文档正文:
==============================

第一步就没想到
可以考虑化简限制。设所有点按 \(E_i\) 从小到大排序后顺序是 \(p_1,p_2,...,p_n\)。发现只需满足 \(E_{p_{i+1}} - E_{p_i} \ge \operatorname{dis}(p_i, p_{i+1})\)。证明是对于任意 \(i < j < k\),若 \(p_i,p_j\) 和 \(p_j,p_k\) 均满足限制,那么 \(E_{p_k} - E_{p_i} = E_{p_k} - E_{p_j} + E_{p_j} - E_{p_i} \ge \operatorname{dis}(p_k, p_j) + \operatorname{dis}(p_j, p_i) \ge \operatorname{dis}(p_k, p_i)\)。
到这里显然每个不等式都可以取等,即 \(E_{p_{i+1}} = E_{p_i} + \operatorname{dis}(p_i, p_{i+1})\),\(E_{p_n} = 1 + \sum\limits_{i=1}^{n-1} \operatorname{dis}(p_i, p_{i+1})\)。则我们需要找到一个排列 \(p\),使得 \(\sum\limits_{i=1}^{n-1} \operatorname{dis}(p_i, p_{i+1})\) 最小。

==============================

小练习: 请从最后一句之后接着写上面这篇讨论最小化相邻点距离之和的题解。

一组记录
==============================

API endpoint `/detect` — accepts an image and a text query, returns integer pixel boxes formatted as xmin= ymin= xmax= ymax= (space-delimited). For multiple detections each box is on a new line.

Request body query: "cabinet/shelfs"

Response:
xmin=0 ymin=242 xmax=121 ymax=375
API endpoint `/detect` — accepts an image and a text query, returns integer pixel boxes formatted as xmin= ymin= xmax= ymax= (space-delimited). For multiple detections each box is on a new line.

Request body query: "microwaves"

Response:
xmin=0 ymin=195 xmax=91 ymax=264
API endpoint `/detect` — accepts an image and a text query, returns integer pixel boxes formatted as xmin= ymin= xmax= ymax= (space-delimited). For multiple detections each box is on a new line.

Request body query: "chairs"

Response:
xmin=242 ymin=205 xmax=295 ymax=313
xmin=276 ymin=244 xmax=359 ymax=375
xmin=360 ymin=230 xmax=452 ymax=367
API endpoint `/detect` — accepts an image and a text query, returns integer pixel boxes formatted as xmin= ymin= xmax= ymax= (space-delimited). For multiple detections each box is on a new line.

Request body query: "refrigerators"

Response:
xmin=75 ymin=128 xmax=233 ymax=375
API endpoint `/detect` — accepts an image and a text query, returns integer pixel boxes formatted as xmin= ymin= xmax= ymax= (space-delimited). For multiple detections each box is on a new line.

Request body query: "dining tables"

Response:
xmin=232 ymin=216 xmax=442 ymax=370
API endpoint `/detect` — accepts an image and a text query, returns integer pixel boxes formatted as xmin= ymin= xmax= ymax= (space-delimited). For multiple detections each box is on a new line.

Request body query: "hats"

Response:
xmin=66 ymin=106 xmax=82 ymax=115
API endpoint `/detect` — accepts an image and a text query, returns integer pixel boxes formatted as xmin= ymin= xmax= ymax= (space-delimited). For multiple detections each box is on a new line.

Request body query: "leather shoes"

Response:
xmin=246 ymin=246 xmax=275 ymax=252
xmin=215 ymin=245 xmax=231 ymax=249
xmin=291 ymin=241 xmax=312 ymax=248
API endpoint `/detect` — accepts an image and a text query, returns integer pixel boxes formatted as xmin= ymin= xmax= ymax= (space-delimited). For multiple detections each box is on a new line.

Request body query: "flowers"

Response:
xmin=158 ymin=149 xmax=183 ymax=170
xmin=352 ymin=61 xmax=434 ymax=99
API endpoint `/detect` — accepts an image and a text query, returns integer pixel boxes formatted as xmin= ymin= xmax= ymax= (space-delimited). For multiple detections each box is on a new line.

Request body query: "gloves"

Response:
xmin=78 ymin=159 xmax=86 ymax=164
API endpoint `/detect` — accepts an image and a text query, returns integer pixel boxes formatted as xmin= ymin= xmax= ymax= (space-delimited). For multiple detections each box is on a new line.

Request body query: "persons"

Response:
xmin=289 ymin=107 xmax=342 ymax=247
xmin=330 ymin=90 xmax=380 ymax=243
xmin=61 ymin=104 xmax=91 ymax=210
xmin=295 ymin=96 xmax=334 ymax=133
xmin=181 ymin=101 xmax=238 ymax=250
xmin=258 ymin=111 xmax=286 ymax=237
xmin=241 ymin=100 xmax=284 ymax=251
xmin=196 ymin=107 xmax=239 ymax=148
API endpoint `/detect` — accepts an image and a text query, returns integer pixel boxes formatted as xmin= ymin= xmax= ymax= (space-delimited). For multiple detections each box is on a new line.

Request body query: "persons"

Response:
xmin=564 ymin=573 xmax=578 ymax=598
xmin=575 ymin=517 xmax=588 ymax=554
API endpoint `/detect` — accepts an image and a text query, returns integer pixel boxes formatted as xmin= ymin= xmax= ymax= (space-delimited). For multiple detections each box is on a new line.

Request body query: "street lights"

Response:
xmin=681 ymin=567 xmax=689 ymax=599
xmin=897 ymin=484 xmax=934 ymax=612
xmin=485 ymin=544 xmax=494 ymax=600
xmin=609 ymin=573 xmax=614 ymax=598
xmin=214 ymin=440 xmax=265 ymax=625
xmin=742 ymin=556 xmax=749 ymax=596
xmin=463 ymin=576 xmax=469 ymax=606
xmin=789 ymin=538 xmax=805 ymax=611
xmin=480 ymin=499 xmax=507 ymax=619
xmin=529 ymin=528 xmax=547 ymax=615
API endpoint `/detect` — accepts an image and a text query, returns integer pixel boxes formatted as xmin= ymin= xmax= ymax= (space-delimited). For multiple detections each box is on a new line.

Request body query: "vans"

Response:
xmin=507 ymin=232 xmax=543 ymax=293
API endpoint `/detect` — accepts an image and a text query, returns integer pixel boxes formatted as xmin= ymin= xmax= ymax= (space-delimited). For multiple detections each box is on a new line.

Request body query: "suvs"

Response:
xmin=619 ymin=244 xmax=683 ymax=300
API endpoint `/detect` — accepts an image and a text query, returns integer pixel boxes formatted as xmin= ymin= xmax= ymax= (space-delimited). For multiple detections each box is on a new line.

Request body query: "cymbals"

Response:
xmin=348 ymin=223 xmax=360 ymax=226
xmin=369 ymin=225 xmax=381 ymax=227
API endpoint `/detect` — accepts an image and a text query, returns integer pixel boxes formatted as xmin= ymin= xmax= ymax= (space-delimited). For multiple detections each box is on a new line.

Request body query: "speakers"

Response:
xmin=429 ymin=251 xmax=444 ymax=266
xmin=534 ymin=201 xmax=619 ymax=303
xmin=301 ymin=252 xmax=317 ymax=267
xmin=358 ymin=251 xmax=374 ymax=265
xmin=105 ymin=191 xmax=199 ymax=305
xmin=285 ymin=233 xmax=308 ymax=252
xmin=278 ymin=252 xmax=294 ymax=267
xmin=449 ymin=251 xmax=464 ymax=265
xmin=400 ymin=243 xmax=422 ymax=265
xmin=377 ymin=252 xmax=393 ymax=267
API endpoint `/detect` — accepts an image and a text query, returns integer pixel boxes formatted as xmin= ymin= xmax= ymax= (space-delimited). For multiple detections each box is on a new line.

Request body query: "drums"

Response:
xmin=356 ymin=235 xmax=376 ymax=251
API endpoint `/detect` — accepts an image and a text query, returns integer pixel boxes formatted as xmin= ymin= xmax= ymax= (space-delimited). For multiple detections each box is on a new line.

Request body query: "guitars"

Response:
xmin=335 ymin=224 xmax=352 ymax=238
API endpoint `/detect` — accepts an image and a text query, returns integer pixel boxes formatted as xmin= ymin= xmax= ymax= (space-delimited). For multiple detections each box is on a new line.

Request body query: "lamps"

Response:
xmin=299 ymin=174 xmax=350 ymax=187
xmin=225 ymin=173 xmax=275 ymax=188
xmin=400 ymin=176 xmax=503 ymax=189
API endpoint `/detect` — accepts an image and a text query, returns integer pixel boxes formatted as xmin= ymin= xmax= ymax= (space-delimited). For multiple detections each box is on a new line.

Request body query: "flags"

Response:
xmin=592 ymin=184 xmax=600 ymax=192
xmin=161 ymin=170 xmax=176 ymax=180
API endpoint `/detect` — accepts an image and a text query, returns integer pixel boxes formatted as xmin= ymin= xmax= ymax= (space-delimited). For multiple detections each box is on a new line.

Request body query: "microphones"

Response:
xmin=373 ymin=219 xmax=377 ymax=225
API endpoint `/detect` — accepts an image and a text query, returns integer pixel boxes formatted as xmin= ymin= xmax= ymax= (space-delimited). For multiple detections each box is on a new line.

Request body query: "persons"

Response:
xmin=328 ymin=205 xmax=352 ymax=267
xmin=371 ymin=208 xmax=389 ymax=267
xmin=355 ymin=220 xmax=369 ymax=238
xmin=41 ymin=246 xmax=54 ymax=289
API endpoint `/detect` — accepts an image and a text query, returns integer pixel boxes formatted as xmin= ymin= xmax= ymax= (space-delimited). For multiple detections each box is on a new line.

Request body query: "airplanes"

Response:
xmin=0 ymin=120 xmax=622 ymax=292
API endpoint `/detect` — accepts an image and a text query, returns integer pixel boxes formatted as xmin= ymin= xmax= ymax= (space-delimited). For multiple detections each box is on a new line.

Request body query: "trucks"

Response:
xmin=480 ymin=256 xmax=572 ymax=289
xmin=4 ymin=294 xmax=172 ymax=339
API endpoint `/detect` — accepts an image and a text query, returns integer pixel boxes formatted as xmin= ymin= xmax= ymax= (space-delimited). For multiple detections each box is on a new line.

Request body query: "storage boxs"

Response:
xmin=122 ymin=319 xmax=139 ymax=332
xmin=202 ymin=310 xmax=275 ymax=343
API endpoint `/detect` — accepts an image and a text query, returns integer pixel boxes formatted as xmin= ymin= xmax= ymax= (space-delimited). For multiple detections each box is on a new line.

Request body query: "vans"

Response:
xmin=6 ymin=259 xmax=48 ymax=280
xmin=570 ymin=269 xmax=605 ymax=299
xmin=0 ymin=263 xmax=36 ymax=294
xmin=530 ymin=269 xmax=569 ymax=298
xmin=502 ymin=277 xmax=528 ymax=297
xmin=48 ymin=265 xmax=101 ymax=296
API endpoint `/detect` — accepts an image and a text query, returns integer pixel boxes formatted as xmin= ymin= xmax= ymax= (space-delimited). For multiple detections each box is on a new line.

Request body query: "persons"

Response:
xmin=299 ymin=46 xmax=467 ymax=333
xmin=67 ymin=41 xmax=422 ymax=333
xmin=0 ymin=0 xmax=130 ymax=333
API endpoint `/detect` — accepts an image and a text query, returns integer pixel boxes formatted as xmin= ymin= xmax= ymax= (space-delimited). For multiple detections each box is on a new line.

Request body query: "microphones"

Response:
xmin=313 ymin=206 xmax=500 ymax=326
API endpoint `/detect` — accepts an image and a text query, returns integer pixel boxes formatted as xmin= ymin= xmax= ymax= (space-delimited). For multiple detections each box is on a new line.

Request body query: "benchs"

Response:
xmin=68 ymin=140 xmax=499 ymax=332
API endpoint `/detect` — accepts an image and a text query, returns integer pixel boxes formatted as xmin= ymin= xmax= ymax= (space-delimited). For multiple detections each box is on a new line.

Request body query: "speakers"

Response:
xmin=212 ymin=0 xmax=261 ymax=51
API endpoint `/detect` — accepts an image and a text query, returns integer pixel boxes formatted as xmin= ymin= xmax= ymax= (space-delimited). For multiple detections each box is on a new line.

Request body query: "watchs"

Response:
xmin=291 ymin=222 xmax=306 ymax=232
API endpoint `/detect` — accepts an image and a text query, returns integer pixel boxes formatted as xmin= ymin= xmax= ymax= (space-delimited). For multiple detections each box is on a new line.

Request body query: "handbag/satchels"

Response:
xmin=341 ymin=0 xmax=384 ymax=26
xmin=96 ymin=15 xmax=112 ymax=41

==============================

本题输出:
注意到 \(\sum\limits_{i=1}^{n-1} \operatorname{dis}(p_i, p_{i+1}) + \operatorname{dis}(p_n, p_1)\) 最小值为 \(2(n-1)\),这是因为每条边至少经过两次。取到下界也很简单,\(p\) 取 dfs 序即可。
现在就变成了要最大化 \(\operatorname{dis}(p_1, p_n)\)。\(p_1,p_n\) 取直径端点即可。
code
// Problem: D - Miracle Tree
// Contest: AtCoder - AtCoder Regular Contest 117
// URL: https://atcoder.jp/contests/arc117/tasks/arc117_d
// Memory Limit: 1024 MB
// Time Limit: 2000 ms
//
// Powered by CP Editor (https://cpeditor.org)
#include <bits/stdc++.h>
#define pb emplace_back
#define fst first
#define scd second
#define mems(a, x) memset((a), (x), sizeof(a))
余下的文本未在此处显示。